_SHORT EXERCISE_
Starting with the line containing "How much space" and going on through the end of the entries, rewrite those lines as a numbered list, omitting blank lines and leaving out the pictures.

_SOURCE RECORDS_
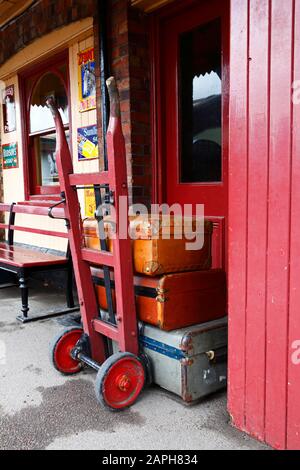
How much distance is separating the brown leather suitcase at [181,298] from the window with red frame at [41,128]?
3096 millimetres

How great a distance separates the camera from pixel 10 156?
5.90 metres

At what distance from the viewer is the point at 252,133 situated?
1.92 metres

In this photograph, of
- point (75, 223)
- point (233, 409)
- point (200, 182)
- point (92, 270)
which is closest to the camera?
point (233, 409)

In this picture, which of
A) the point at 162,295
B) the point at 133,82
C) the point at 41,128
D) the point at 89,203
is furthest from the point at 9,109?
the point at 162,295

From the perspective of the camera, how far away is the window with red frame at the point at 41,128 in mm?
5133

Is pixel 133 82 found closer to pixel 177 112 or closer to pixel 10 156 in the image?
pixel 177 112

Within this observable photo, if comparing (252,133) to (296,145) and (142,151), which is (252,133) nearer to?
(296,145)

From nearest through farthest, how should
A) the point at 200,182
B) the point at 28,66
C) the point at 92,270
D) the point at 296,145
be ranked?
the point at 296,145, the point at 92,270, the point at 200,182, the point at 28,66

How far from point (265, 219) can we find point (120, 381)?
1.16 meters

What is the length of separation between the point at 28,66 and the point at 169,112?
253 cm

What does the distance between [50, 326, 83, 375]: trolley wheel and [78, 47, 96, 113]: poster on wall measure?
2.46 meters

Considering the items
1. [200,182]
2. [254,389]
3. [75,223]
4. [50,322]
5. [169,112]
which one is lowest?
[50,322]

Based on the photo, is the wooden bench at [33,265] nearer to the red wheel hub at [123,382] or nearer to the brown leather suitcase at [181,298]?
the brown leather suitcase at [181,298]

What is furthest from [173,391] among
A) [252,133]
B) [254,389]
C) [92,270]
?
[252,133]
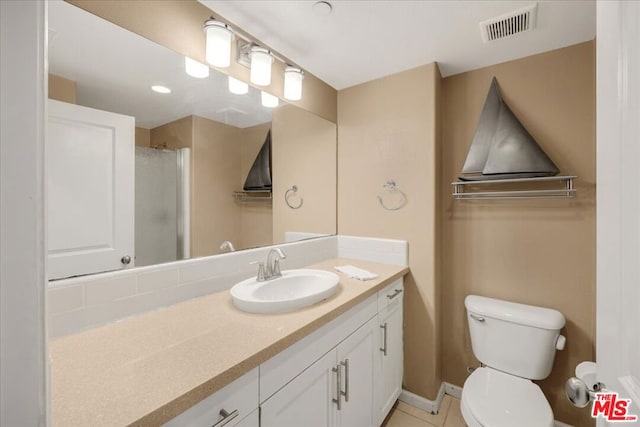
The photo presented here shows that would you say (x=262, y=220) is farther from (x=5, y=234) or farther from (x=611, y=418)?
(x=611, y=418)

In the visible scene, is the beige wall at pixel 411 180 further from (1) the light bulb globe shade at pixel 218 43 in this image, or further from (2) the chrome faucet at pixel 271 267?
(1) the light bulb globe shade at pixel 218 43

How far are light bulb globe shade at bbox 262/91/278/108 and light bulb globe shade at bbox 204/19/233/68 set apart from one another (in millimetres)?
337

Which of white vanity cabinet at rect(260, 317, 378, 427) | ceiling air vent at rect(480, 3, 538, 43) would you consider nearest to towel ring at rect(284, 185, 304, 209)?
white vanity cabinet at rect(260, 317, 378, 427)

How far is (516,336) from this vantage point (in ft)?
4.88

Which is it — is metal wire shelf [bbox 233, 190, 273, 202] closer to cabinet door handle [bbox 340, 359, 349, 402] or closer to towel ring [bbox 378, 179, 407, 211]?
towel ring [bbox 378, 179, 407, 211]

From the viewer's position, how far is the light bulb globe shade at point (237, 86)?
1.42 metres

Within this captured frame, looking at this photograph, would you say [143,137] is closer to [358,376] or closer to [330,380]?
[330,380]

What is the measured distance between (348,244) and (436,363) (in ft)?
3.19

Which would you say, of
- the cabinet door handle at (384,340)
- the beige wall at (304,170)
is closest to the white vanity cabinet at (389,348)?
the cabinet door handle at (384,340)

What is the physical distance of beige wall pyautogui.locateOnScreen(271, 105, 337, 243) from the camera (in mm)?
1799

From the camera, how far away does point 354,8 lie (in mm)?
1261

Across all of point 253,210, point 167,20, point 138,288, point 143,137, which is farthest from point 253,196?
point 167,20

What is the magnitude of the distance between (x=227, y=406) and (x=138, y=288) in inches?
23.9

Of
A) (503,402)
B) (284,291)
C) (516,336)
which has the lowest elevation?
(503,402)
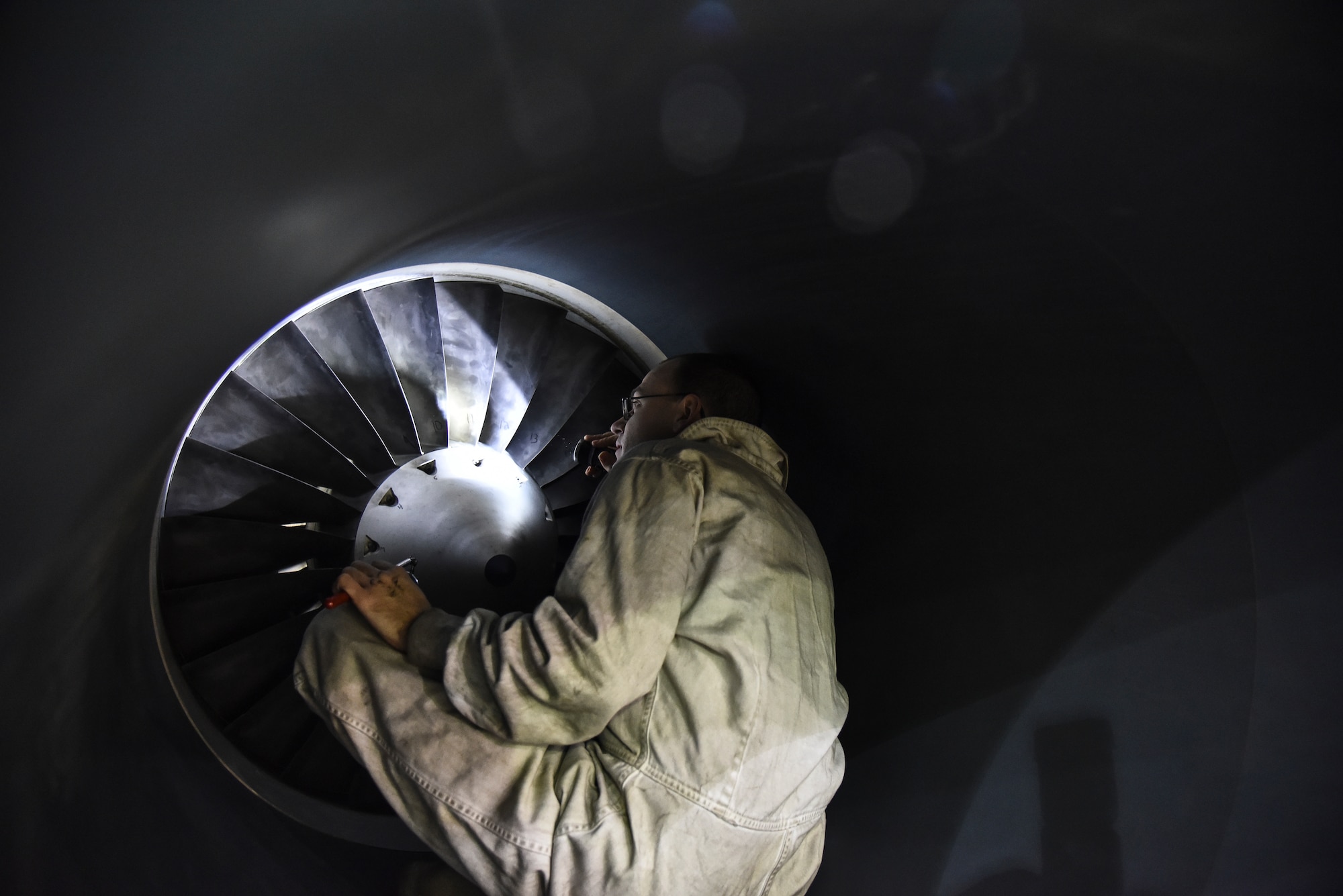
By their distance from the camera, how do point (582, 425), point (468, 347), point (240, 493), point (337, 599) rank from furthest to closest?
point (582, 425) → point (468, 347) → point (240, 493) → point (337, 599)

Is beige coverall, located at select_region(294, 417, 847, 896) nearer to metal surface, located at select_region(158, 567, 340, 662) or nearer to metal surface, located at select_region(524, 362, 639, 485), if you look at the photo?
metal surface, located at select_region(158, 567, 340, 662)

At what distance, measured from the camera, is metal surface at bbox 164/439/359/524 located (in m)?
1.88

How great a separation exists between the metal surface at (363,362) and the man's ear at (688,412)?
727 millimetres

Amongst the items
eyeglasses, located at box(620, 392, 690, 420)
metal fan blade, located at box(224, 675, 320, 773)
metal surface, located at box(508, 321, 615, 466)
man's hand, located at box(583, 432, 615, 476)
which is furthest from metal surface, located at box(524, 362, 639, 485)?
metal fan blade, located at box(224, 675, 320, 773)

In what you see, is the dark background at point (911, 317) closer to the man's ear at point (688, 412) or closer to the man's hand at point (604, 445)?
the man's ear at point (688, 412)

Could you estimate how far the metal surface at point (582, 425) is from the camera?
98.1 inches

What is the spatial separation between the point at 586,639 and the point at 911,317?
3.03ft

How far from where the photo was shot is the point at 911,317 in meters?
1.73

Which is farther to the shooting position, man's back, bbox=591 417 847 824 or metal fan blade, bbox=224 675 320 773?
metal fan blade, bbox=224 675 320 773

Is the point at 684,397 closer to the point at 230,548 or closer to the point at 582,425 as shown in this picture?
the point at 582,425

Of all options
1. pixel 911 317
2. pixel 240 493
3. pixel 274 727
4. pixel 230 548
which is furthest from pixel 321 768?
pixel 911 317

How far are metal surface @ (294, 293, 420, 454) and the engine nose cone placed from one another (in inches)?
3.8

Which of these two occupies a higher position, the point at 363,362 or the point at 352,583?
the point at 363,362

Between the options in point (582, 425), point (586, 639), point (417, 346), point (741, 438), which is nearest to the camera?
point (586, 639)
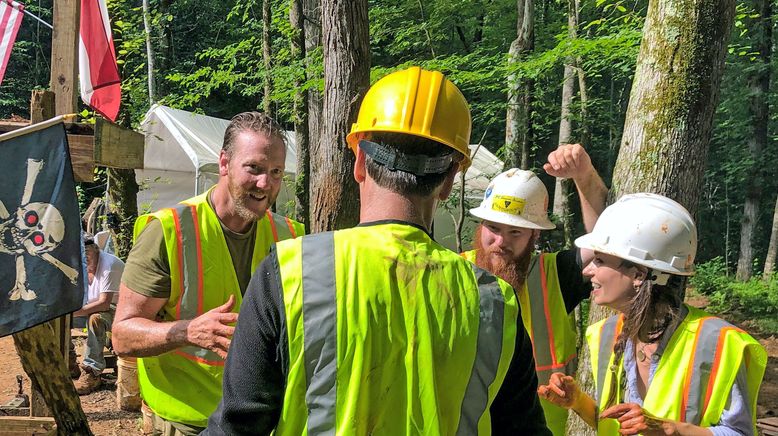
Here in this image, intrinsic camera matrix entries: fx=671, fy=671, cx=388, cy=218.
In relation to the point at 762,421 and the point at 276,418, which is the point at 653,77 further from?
the point at 762,421

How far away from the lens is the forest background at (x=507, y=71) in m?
8.99

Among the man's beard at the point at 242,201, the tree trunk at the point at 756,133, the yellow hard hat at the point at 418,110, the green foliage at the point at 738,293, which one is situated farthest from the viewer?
the tree trunk at the point at 756,133

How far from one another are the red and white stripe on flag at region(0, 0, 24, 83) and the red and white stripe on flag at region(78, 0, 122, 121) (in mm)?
773

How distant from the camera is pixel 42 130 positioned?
4.33 meters

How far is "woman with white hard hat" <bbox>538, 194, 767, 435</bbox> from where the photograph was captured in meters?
2.36

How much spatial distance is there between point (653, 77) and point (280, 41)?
10074mm

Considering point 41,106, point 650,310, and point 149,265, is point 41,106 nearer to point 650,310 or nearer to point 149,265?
point 149,265

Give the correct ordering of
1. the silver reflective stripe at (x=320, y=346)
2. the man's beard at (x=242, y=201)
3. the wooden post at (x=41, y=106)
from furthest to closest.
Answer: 1. the wooden post at (x=41, y=106)
2. the man's beard at (x=242, y=201)
3. the silver reflective stripe at (x=320, y=346)

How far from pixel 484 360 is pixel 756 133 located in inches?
841

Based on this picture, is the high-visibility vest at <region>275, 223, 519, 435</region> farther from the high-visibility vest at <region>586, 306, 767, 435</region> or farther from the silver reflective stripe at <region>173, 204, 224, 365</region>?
→ the silver reflective stripe at <region>173, 204, 224, 365</region>

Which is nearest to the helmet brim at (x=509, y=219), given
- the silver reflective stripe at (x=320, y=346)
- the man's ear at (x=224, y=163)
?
the man's ear at (x=224, y=163)

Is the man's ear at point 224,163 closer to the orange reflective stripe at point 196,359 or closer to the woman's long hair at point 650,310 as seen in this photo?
the orange reflective stripe at point 196,359

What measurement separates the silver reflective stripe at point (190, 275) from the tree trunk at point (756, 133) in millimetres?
17623

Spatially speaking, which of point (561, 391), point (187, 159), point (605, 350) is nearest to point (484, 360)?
point (561, 391)
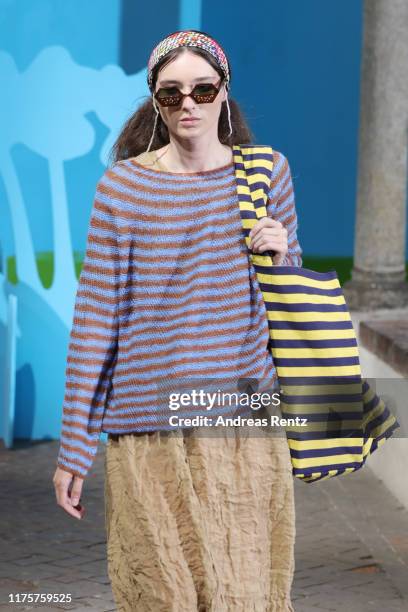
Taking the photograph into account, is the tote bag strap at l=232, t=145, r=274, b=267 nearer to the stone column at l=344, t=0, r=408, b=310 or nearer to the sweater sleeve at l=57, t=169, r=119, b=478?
the sweater sleeve at l=57, t=169, r=119, b=478

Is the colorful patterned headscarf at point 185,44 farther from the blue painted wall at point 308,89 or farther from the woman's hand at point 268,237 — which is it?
the blue painted wall at point 308,89

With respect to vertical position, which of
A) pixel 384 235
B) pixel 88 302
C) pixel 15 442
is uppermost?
pixel 88 302

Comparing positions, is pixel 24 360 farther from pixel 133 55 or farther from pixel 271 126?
pixel 271 126

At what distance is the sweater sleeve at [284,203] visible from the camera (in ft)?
10.6

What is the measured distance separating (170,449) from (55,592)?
7.73ft

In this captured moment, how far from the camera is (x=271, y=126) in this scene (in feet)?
32.0

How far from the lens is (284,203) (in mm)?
3279

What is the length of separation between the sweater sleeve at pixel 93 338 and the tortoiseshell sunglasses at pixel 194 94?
0.65 ft

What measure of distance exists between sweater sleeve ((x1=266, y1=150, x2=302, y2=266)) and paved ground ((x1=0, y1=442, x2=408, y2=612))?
2168mm

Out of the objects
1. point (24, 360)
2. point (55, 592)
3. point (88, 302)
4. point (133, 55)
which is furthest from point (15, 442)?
point (88, 302)

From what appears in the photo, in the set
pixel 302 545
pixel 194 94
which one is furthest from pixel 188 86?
pixel 302 545

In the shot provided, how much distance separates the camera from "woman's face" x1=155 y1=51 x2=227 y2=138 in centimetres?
315

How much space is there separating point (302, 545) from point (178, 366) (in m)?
3.04

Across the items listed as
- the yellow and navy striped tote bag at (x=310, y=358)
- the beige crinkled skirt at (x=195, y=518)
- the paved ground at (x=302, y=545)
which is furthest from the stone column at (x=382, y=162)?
the beige crinkled skirt at (x=195, y=518)
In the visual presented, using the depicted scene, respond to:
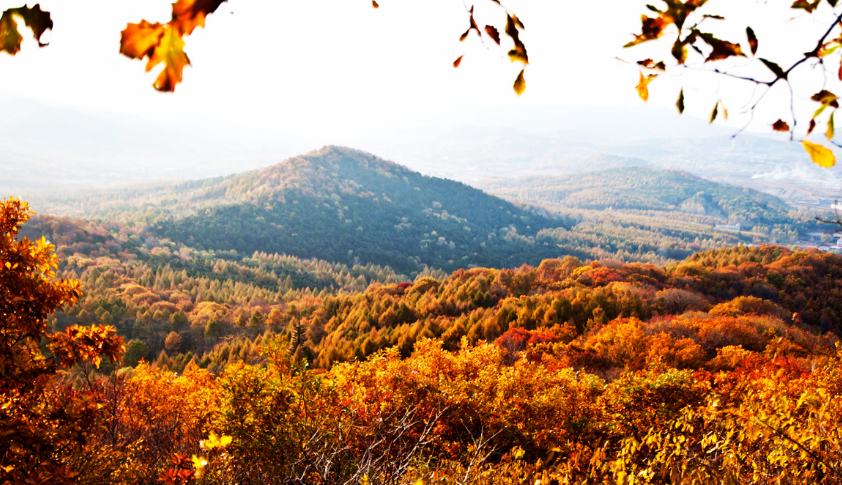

_RESPONSE TO THIS EXERCISE_
1. How much space is there separating point (302, 545) from point (178, 366) (in m)?
2. 3.04
3. Across the items listed as
4. - the yellow and navy striped tote bag at (x=310, y=358)
5. - the beige crinkled skirt at (x=195, y=518)
6. - the paved ground at (x=302, y=545)
7. which is furthest from the stone column at (x=382, y=162)?
8. the beige crinkled skirt at (x=195, y=518)
9. In the visual presented, using the depicted scene, respond to:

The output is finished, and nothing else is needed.